While a lot of ink has been spilled on the California Consumer Privacy Act (“CCPA”) over the last 18 months, one of the things which has become quite apparent to those of us who view privacy through a lens which considers both EU and US perspectives is that the CCPA is actually not an EU-style law. Except for the right to delete data, all the consumer rights in the CCPA actually existed (albeit in a much less aggressive form) for many categories of information under prior California law. When one considers the number of carve-outs to the deletion right, the CCPA actually looks a lot like what is the more traditional approach to privacy that is prevalent under US jurisprudence.
However, there are concepts which exist in EU law which have not been present in US law. Specifically, the dual concepts of collection limitation and purpose limitation. The EU General Data Protection Regulation calls out the idea that a business cannot collect personal data unless it is “adequate, relevant, and necessary” for the purposes of processing that were disclosed at the time of collection. See GDPR, Article 5(c). Similarly, the data can’t be processed for a purpose that is “inconsistent” with a “specified, explicit, and legitimate purpose”. See GDPR Article 5(b). These two limitations on processing do not generally exist in US law. In fact, the absence of these two concepts is, in no small part, part of the reason the US has such an explosion of innovation in the data and technology economy.
However, as of March 6th, Washington State Senate Bill 6281 has passed both houses of the legislature. There have been several amendments to the bill from when it was originally proposed. What is important to note about these amendments are what was NOT taken out.
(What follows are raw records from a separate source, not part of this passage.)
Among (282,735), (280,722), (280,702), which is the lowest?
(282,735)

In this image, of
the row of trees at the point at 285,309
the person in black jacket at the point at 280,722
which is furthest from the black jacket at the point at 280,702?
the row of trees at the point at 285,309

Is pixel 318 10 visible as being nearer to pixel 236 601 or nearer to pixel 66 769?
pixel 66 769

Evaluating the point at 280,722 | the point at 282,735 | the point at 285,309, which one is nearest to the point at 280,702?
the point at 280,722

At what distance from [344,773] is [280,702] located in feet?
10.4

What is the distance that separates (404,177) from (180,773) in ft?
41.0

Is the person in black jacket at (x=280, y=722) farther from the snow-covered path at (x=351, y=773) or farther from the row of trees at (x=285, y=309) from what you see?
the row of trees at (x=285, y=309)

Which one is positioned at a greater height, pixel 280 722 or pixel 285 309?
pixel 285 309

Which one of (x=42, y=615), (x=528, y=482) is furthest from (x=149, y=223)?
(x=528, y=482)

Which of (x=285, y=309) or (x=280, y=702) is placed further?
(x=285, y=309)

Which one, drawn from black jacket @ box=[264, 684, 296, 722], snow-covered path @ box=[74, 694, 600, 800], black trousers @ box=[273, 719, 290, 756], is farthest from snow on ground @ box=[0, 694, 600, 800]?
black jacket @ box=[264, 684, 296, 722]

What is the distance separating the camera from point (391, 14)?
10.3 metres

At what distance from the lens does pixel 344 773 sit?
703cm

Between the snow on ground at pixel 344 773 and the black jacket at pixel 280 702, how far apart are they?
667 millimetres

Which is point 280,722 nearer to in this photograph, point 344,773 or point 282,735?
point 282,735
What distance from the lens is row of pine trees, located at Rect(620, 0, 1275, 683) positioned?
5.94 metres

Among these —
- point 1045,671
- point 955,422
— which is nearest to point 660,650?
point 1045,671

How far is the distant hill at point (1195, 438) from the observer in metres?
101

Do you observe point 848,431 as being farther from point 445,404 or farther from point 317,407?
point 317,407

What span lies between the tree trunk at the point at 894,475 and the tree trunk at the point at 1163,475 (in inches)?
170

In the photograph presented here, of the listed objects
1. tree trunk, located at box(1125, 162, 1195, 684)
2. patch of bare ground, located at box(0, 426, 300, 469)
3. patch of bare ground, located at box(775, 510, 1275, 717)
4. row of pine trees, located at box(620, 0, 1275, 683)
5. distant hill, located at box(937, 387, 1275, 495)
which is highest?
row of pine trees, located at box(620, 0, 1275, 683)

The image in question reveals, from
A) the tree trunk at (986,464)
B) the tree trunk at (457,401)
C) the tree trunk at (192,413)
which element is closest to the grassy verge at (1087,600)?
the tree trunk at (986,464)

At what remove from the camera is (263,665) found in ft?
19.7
Since its introduction, SB 6281 has included the dual limitations of data minimization and purpose specification as affirmative obligations on the business. Fortunately, this bill died in conference committee as the Senate and House couldn’t agree as to whether or not there should be a private right of action.
It doesn’t stop with Washington State. Illinois has also introduced a bill which contains these dual concepts of purpose specification and data minimization.
The CCPA does not have these kinds of affirmative processing limitations. Under California law, the only limitation on the processing of data is whether or not you have specified the category of data collected and the purposes for such processing. There isn’t a limitation around only collecting what is “necessary” for such a purpose. Nor does the CCPA include an affirmative obligation to avoid a “secondary use” of data.
In contrast to the CCPA, the Washington Bill (and others like it) includes a specific processing limitation on controllers. Section 8 of SB 6281 imposes these restrictions on businesses regardless of the consumer’s opinion or consent. Specifically, SB 6281 §8 states:
- A controller’s collection of personal data must be limited to what is reasonably necessary in relation to the specified and express purposes for which such data are processed, as disclosed to the consumer. SB 6281 §8(c)(2).
- A controller’s collection of personal data must be adequate, relevant, and limited to what is reasonably necessary in relation to the specified and express purposes for which such data are processed, as disclosed to the consumer. SB 6281 §8(c)(3).
With regard to secondary use, there is an option to allow the consumer to consent to such use, but such consent must be obtained prior to the secondary use. The way that SB 6281 words the act of consent is proactive. This means that it is reasonable to interpret the bill to require affirmative consent for any secondary use. Traditionally, under US law, inferred consent was permissible. This is the basis for most consent events under US law (with some notable exceptions – the most prevalent being the FCRA). However, under SB 6281 (emphasis added):
“Except as provided in this chapter, a controller may not process personal data for purposes that are not reasonably necessary to, or compatible with, the specified and express purposes for which such personal data are processed, as disclosed to the consumer, unless the controller obtains the consumer’s consent. SB 6281 §8(c)(4).”
These are potentially groundbreaking changes to the way US law views commercial use of personal data. For those of us who are familiar with the GDPR, we have seen these concepts before. The fundamental jurisprudence of Civil Law aligns with this approach (i.e. you can only do what the Code permits you to do). However, this is opposite of the way Common Law approaches the purpose of law (i.e. you can do whatever you want unless the law prohibits it).
To this end, it will be important for businesses that have any desire to take advantage of the data that they possess to stay engaged in the developments in Washington State (and other states who are looking at this issue of privacy). These developments might just upend the fundamental way the US views data and the ability to use data in a commercial context. The EU may be coming, but it isn’t via Sacramento.